Start of Text block

Alicia Benjamin, 32, Boston

For most of her life, Alicia Benjamin was content to hunt for clothing bargains. But when she moved from Phoenix to Boston to live with her boyfriend, her wardrobe suddenly seemed lackluster. "My coworkers looked so put together, and I started learning about designer brands I'd never heard of," she says. Armed with two credit cards, she went shopping for a new style -- and ended up $6,700 in debt.

Her weakness: shopping online, particularly at flash-sale sites like Rue La La and Ideeli. "I'd get so caught up in the moment, thinking, ?This top is 80 percent off and I have five minutes left to buy it,?" says Benjamin. She'd tried deleting the shopping apps on her phone and unsubscribing from sale e-mails but kept getting sucked back in.

When we met Benjamin, she was ordering clothes every other day, usually during lulls at work. She suspected she was shopping out of boredom and loneliness -- she had few friends in her new city -- but couldn't find a way to stop clicking "buy."

The expert: Kit Yarrow, PhD, psychology chair at Golden Gate University in San Francisco

Her give-it-up guide: "Most regimented spending plans don't work because they make you feel guilty for wanting to buy things," explains Dr. Yarrow. Instead, she'd help Benjamin understand why she was over-shopping so she'd make smarter, more conscious spending decisions. She told Benjamin to create a list of her financial priorities and track her purchases on a spreadsheet, noting where she was when she bought something and how she felt at the time.

She also urged Benjamin to stop calling herself a shopping addict. "That can make you feel helpless," explains Dr. Yarrow. "I wanted her to see herself as someone in control."

How it worked: "I was worried Dr. Yarrow would say, 'This is your budget -- you have x amount to spend on such-and-such,'" says Benjamin. "I'm stubborn and don't like being told what to do, so her approach was perfect. I started spending less right away because keeping the spreadsheet made me hyper-aware of my purchases. I decided to track things I almost bought, too. Seeing that I could turn down purchases was empowering.

End of Text block

What is being asked:
Return, word for word, the passage of the article on Alicia Benjamin's spending that begins at the words "For most of" and stops after "sucked back in.". The material placed after the article isn't needed for anything here.

Start of Given entries

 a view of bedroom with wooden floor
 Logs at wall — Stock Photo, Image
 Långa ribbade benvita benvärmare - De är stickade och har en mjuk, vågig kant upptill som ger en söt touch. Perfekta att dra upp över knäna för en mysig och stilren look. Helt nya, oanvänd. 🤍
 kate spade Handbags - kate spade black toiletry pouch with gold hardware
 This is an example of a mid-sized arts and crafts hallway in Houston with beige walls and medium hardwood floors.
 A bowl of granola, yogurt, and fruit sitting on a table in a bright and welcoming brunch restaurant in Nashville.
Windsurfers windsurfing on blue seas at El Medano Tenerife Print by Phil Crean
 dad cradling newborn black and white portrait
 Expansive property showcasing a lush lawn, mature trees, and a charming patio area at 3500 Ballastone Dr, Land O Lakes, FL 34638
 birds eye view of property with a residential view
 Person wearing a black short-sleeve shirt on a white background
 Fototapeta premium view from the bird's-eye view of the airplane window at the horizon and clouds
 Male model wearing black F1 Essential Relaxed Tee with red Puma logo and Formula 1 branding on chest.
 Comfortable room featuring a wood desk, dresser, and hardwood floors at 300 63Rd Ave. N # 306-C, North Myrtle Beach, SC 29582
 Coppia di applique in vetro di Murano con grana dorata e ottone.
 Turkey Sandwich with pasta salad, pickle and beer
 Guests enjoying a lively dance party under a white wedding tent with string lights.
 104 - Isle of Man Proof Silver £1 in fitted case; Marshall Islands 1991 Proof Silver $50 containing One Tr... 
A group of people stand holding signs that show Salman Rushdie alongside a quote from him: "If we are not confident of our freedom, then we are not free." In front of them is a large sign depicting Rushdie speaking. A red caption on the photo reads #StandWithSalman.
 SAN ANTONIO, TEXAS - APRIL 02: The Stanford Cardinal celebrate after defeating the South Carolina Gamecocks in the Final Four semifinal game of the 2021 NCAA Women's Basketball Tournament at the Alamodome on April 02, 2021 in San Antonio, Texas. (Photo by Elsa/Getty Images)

End of Given entries

Output of the task:
For most of her life, Alicia Benjamin was content to hunt for clothing bargains. But when she moved from Phoenix to Boston to live with her boyfriend, her wardrobe suddenly seemed lackluster. "My coworkers looked so put together, and I started learning about designer brands I'd never heard of," she says. Armed with two credit cards, she went shopping for a new style -- and ended up $6,700 in debt.

Her weakness: shopping online, particularly at flash-sale sites like Rue La La and Ideeli. "I'd get so caught up in the moment, thinking, ?This top is 80 percent off and I have five minutes left to buy it,?" says Benjamin. She'd tried deleting the shopping apps on her phone and unsubscribing from sale e-mails but kept getting sucked back in.